I’ve been involved in 20 of the 27 J. Michael Frasier musicals at La Grande High School. I was on stage a couple times in high school and again in "West Side Story" a couple years ago. The other times were as a set painter. Mike Frasier has a tradition of great musicals, and there is a lot of pressure to create just the right backdrop, but that pressure is good. It brings out the best in a person.
It would be neat if La Grande became one of those mural cities, like Toppenish, Wash. The murals should be by a whole bunch of different artists, and the area has plenty who could do the job. La Grande could then become more of a tourist destination.
My business name is Hanley’s Ad and Design, and I have lots of clients in the Portland area. While attending Portland Community College, Reid Ilford and I started Media Master, a Beaverton advertising agency that got some notoriety. Ilford is a brilliant guy who could do anything for anybody. He was the writer, and I was the artist. I left the business when he got married and moved back to Northeast Oregon. I married another artist, Angela, the daughter of Wavel and Judy Hunt of Summerville, and we have four children, Candace, 20, Jessica, 14, Christina, 11 and Mark, 9, and one grandchild, Ezra John, 1 1/2.
Once I got some great advice when I was a sophomore at LHS and one of just three or four sophomores on the varsity. I went up to football coach Doc Savage and said, "Coach, can I get in the JV game?" I got a lot more playing time in JV games than in varsity games. The coach replied, "You’re a varsity player now. You need to get excited about playing varsity games now. Start thinking varsity, not JV." I’ve taken that thought with me ever since think varsity.
The day I graduated from high school I had an interview with the Oregonian to do cartoon work. They just said I have good, raw talent but needed more experience.
Why stay here when I could work anywhere? I asked that same question of Michael Frasier, LHS music teacher, as I know he’s had offers from colleges and universities. I just like it here. It’s the same with me. Wherever you are, competition is what you make it, and you can reach your full potential here. The world is not as big as a person thinks it is. It is up to your desire; you have to hunker down and say, This is what I want to do.
When I was a bachelor I worked in Portland and loved it. When I was married and had a family, I hated it. I came over here just praying La Grande would keep me busy enough. I still do a lot of work in Portland, mainly faxing and mailing illustrations to different companies. I’m still interested in being syndicated in cartoon work. You have to face the reality of having a family, making ends meet, living in an area you like with safe, good schools. Sure, you could make a lot of money in a big city, but you’d also have to put up with a lot of crap.

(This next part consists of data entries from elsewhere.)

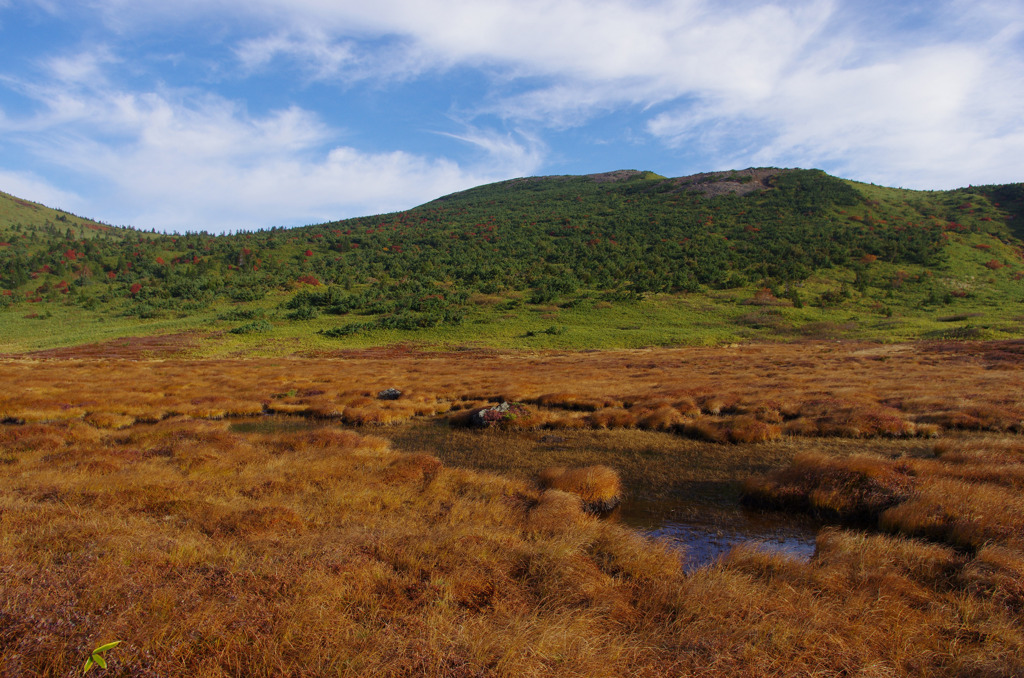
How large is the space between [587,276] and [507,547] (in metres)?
94.5

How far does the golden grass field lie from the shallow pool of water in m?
0.60

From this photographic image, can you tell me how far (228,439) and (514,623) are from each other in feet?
47.3

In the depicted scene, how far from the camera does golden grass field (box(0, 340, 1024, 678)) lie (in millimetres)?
4551

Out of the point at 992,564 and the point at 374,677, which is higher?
the point at 374,677

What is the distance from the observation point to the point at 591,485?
11.4 metres

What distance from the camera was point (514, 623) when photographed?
16.9 ft

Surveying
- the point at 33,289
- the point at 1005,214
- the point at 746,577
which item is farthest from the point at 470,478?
the point at 1005,214

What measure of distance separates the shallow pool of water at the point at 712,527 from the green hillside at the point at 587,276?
50322mm

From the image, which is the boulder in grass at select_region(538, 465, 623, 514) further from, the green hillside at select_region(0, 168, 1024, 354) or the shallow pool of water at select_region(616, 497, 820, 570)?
the green hillside at select_region(0, 168, 1024, 354)

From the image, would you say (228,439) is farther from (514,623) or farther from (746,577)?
(746,577)

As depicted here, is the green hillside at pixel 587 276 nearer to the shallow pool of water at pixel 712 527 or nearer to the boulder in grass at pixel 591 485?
the boulder in grass at pixel 591 485

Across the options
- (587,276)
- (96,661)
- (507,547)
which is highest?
(587,276)

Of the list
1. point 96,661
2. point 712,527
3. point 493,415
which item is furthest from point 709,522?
point 493,415

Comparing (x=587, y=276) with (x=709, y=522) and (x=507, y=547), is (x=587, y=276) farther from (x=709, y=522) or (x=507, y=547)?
(x=507, y=547)
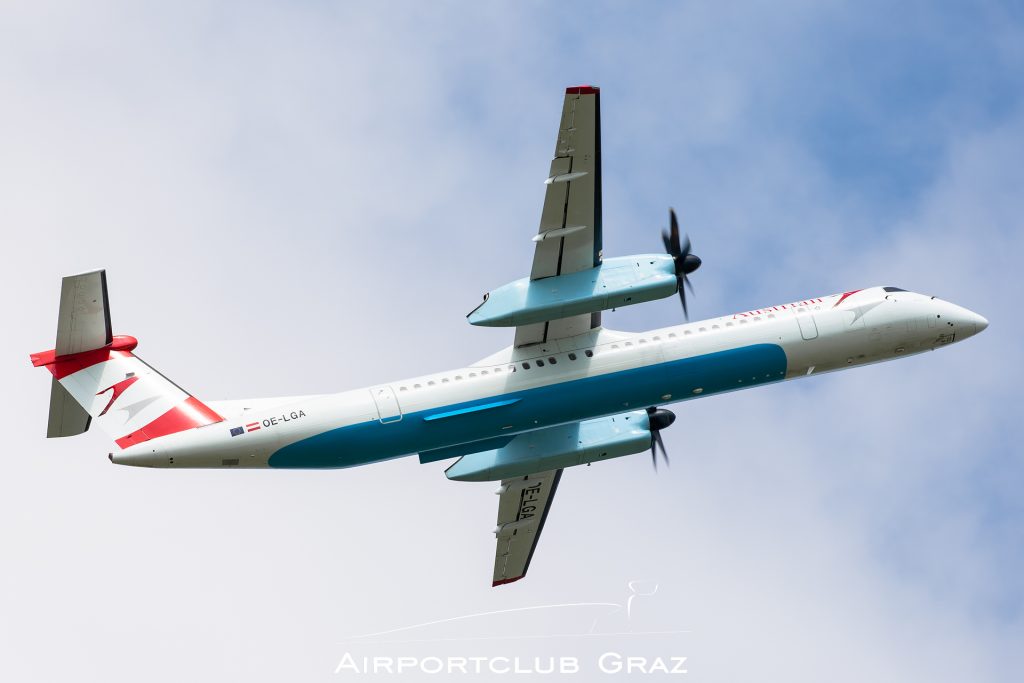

It’s a feast or famine business. You feast and eat good, and then you get to where you’re hungry. Usually, it’s seasonal in spring, summer and into fall it’s budy. Figuring that in makes the winter months bearable. You need to be diversified not to be a starving artist. You’ve got to be a salesman, and it’s important to have overlapping jobs. My main bread and butter is probably sign work and screen printing.
One of my big jobs now is doing two dozen water conservation cartoons for a national education program based in Virginia.
I’m working on several children’s stories with author Tim Barker who works in Portland and lives in La Grande. The stories revolve around a cricket with a cat nemisis.
In anything you do, 80 percent is thinking about what you want before you pick up a brush. You have a blank canvas, but you already see the finished product. Sometimes I do sketches, but most of it is in my head.
It’s harder to do small illustrations than it is to do murals. For example, I was working on a small technical illustyration for Nash Trailers. That’s taxing. Working at a computer for a long period is physically taxing. With murals it’s big brush strokes. The challenge is making something look good from a distance. The bigger it is, the easier it is to do. The smaller it is, the more detail you have, the more difficult, the more time.
In my spare time, I like to pick up a brush and just do paintings. I’ve done portraits of my kids and wife, and I’d like to do more of that.